[Retour galerie Queyras]


Après être redescendu de la crête du château Jean Grossan et avoir mangé un bout au restaurant à Ceillac, me revoilà parti sur les routes du Queyras, à destination de mon prochain objectif du jour, et pas des moindres : le Pain de Sucre. J’avais eu l’occasion de le gravir il y a huit ans et cela fait quelques temps que je souhaite m’y rendre de nouveau, avec pour ambition de dormir là-haut.
Garé au col Agnel, le dénivelé sur le papier n’a rien d’exceptionnel, à peine 450 m. Mais l’altitude (3200 m) et le sentier abrupt dans les schistes pourris en font un exercice sportif. En prenant mon temps (et mon souffle !), j’atteins le sommet en 1h30, il est à peine 16h. Je m’étonne encore à penser que je vais dormir là-haut, tant la crête est étroite. Je « plante » ma tente tout au bout de celle-ci, à l’intérieur d’une zone délimitée par un muret créé par les randonneurs. Le sol est loin d’être plat, on sera très loin du confort de la nuit précédente.
L’atmosphère est quelque peu brumeuse en cette fin d’après-midi, surtout du côté italien. Les rayons rasants du crépuscule embellissent les paysages, jusqu’à ce que notre étoile passe sous l’horizon. Je profite un moment de l’heure bleue avant de regagner mon spartiate logis. La rudesse de l’endroit est à pondérer par le fait d’avoir une vue de premier choix sur le Mont Viso. Après avoir mangé un bout, je me faufile dans mon duvet. Malgré mes deux tapis de sol, j’ai un bout de rocher dans les reins et un autre vers l’omoplate, de bon augure pour la nuit. Effectivement, c’est un sommeil tout en pointillé qui va animer ma période nocturne, non pas à cause du froid (-5°C, ce qui est relativement chaud à cette altitude et en cette mi-octobre), mais bel et bien par ce matelas rocailleux (et penté vers l’ouest, tant qu’à faire).

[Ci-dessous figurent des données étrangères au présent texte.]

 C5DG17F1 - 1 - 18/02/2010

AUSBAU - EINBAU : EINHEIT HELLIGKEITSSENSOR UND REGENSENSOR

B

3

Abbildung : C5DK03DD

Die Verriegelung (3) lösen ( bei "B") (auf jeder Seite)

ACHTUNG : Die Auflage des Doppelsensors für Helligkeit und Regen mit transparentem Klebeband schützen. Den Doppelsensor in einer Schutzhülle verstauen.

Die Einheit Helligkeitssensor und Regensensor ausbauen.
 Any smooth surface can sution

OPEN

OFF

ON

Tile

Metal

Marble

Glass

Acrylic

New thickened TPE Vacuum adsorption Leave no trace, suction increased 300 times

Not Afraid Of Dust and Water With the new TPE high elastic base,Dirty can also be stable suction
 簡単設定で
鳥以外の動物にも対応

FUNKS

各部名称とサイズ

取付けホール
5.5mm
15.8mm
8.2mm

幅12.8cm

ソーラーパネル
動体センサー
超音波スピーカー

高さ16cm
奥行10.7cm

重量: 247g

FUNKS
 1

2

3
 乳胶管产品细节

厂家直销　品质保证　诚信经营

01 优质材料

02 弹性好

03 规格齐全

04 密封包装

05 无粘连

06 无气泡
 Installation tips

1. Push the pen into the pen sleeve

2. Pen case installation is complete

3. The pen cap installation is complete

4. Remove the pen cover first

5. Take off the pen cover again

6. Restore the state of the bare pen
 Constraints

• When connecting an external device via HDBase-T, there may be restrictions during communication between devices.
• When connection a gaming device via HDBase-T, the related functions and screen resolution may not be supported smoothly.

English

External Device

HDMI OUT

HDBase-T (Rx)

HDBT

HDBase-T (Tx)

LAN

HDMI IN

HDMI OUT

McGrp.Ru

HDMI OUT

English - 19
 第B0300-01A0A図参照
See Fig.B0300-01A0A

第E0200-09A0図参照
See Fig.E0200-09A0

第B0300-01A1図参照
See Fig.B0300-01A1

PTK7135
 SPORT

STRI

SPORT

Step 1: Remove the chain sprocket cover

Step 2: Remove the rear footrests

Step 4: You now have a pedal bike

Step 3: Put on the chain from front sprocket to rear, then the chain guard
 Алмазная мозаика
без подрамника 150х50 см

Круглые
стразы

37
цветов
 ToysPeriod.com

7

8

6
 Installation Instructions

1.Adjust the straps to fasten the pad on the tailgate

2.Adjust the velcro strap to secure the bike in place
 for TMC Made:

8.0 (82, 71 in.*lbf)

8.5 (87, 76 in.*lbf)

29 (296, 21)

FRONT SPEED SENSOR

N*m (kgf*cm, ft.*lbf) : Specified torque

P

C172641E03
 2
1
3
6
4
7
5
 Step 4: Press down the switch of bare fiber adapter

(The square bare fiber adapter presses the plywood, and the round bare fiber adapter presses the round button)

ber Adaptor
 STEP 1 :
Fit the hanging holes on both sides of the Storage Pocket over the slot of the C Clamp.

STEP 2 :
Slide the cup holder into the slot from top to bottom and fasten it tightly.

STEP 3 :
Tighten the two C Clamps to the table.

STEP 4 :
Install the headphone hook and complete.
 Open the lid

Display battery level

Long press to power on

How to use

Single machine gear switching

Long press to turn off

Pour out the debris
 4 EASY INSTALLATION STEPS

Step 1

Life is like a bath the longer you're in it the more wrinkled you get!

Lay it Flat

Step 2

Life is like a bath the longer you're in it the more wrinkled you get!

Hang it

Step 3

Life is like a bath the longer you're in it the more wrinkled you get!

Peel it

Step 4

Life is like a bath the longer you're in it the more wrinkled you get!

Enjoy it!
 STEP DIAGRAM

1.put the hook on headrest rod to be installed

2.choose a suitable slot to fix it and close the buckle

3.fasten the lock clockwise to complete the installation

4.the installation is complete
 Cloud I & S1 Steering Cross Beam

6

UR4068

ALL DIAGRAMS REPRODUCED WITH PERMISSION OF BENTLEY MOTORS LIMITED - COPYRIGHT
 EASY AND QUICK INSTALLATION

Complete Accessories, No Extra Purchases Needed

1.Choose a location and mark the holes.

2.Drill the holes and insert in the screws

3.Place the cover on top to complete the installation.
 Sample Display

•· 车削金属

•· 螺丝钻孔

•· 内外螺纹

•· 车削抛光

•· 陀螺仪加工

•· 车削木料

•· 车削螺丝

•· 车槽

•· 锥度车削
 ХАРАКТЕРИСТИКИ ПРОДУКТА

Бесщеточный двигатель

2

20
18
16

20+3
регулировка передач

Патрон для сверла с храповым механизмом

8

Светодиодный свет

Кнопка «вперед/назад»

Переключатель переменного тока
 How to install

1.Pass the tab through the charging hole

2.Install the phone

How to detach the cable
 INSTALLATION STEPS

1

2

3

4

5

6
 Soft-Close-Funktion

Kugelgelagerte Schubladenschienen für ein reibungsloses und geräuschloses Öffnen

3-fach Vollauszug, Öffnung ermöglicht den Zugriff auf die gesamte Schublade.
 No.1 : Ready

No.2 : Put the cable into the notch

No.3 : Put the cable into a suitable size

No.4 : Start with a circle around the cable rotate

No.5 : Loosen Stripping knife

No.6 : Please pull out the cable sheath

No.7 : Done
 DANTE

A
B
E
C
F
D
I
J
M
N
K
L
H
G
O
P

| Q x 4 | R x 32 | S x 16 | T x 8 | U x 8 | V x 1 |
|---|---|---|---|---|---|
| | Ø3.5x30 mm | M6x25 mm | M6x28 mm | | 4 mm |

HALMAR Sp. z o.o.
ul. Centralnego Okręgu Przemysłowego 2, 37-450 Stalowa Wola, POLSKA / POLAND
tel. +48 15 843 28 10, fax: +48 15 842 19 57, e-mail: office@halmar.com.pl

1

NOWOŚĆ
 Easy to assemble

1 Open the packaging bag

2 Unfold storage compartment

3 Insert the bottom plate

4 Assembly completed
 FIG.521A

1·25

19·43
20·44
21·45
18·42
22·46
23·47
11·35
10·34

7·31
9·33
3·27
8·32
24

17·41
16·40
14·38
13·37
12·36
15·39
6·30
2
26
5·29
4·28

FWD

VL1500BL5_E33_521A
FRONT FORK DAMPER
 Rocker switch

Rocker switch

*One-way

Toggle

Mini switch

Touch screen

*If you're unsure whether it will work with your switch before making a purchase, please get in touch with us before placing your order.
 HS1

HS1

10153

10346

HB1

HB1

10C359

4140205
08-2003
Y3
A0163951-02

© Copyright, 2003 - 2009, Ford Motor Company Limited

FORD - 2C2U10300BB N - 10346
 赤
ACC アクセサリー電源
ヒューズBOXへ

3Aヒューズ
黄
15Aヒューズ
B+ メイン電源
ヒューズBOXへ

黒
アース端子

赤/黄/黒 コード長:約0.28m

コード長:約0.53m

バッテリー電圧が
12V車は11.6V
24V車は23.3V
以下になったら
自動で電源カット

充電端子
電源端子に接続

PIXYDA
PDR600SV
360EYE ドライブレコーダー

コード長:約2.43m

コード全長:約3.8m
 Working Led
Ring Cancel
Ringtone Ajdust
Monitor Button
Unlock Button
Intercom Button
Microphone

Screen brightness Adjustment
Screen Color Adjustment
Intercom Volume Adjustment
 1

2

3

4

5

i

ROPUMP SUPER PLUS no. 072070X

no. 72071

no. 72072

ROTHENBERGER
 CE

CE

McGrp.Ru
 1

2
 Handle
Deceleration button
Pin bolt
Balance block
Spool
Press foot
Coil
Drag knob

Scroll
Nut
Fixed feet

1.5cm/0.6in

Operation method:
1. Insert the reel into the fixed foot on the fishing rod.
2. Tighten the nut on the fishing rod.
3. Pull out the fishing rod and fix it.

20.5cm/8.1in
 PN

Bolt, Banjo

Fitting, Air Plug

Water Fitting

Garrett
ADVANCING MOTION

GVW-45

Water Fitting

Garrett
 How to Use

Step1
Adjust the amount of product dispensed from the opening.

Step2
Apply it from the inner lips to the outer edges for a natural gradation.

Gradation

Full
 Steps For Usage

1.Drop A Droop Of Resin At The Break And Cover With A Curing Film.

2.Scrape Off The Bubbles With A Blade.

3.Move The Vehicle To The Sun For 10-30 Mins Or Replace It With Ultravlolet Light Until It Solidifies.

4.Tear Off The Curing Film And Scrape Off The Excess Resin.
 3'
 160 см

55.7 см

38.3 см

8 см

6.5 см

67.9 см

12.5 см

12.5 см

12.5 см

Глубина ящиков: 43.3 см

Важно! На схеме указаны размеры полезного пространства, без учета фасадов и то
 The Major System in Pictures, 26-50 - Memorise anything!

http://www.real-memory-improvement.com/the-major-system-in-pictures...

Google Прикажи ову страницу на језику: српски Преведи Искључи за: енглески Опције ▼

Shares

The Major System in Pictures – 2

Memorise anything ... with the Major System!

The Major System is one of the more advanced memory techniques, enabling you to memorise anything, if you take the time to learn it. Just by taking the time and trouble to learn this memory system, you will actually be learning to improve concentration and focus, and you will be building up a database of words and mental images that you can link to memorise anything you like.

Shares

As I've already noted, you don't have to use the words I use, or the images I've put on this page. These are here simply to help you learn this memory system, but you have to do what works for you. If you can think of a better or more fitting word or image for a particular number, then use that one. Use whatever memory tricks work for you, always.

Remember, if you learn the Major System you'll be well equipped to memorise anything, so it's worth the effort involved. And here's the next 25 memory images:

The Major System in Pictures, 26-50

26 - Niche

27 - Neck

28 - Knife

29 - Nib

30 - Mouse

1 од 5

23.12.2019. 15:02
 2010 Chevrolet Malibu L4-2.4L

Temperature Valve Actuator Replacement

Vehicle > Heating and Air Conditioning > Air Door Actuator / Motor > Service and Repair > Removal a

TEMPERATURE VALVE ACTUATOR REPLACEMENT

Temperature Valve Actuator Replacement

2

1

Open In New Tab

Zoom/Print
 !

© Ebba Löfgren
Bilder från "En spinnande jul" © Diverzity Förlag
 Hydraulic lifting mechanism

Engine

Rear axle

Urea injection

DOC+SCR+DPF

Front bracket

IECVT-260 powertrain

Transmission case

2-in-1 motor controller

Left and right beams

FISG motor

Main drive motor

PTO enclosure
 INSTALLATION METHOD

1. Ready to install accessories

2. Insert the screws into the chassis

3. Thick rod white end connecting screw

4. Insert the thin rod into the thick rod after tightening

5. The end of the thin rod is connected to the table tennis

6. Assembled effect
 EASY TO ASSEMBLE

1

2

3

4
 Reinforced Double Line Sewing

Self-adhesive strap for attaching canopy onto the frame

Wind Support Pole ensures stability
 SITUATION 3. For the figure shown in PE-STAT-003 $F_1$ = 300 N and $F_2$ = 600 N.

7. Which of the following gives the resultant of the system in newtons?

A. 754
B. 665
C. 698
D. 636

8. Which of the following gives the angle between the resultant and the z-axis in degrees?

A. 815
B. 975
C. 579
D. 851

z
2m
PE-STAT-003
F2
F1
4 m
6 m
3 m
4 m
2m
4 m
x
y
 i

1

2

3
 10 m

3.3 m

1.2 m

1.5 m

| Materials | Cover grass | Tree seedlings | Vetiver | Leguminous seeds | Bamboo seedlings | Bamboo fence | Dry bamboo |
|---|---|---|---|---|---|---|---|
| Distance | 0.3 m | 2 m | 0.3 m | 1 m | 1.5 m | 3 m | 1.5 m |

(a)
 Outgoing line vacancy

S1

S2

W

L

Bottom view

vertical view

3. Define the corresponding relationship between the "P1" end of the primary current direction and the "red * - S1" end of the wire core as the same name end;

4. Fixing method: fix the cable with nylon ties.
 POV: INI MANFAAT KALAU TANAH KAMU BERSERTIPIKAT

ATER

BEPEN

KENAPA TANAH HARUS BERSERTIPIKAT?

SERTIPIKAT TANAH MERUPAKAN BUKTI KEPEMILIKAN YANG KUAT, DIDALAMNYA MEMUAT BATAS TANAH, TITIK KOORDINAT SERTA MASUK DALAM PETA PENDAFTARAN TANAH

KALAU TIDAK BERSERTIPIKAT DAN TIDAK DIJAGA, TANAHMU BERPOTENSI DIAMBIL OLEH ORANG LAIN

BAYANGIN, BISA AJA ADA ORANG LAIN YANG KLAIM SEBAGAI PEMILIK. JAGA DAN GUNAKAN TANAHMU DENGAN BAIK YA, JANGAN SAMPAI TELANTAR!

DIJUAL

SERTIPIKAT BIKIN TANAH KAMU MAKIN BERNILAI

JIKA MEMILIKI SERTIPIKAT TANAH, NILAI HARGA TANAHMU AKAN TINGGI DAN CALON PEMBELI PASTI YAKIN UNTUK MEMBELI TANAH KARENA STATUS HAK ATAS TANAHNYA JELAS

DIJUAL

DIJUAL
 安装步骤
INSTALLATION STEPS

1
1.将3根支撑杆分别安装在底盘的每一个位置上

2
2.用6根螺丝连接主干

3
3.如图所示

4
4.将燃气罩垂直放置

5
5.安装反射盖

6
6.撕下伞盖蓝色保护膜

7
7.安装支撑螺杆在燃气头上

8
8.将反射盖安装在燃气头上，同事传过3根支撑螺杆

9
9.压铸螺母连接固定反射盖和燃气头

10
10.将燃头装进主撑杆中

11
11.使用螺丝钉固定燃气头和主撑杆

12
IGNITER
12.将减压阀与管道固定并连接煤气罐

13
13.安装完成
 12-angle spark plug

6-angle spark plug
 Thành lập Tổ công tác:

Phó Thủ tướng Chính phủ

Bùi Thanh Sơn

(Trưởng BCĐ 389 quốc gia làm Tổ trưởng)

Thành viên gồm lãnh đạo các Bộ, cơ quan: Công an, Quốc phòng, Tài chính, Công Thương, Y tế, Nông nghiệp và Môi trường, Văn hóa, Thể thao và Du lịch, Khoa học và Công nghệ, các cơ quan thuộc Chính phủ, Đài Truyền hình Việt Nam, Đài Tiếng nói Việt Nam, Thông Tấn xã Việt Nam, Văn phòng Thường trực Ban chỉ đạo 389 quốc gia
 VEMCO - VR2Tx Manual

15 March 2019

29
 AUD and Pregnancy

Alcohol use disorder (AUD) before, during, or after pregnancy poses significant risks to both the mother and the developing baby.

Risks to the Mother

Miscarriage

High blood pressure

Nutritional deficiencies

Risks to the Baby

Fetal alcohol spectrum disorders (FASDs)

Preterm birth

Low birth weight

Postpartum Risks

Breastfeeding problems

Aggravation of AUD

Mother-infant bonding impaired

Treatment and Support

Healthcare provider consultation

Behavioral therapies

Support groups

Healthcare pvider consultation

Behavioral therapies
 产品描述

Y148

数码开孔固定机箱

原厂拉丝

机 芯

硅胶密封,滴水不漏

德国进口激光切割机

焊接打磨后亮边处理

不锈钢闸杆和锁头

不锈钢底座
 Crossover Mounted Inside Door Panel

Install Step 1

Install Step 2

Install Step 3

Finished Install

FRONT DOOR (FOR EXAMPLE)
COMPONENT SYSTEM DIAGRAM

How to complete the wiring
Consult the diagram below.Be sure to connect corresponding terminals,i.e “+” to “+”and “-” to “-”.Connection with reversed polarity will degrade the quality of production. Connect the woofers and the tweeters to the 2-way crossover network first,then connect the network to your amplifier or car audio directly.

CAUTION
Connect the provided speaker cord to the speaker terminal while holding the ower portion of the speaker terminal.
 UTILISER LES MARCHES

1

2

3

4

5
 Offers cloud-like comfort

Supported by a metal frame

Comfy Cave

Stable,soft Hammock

Vers 7 heures, j’émerge de mon abri de fortune pour aller capter les premières lueurs de l’aube. Deux jeunes et leur chien sont également montés pour profiter du lever de soleil. Peu à peu les traditionnelles couleurs font leur apparition, magnifiant les paysages alentours, jusqu’à ce que notre étoile sorte de l’horizon, derrière le Mont Viso. Je savoure ces précieux instants puis remballe mes affaires pour retrouver la voiture, après une nuit éprouvante mais de jolis souvenirs plein la tête.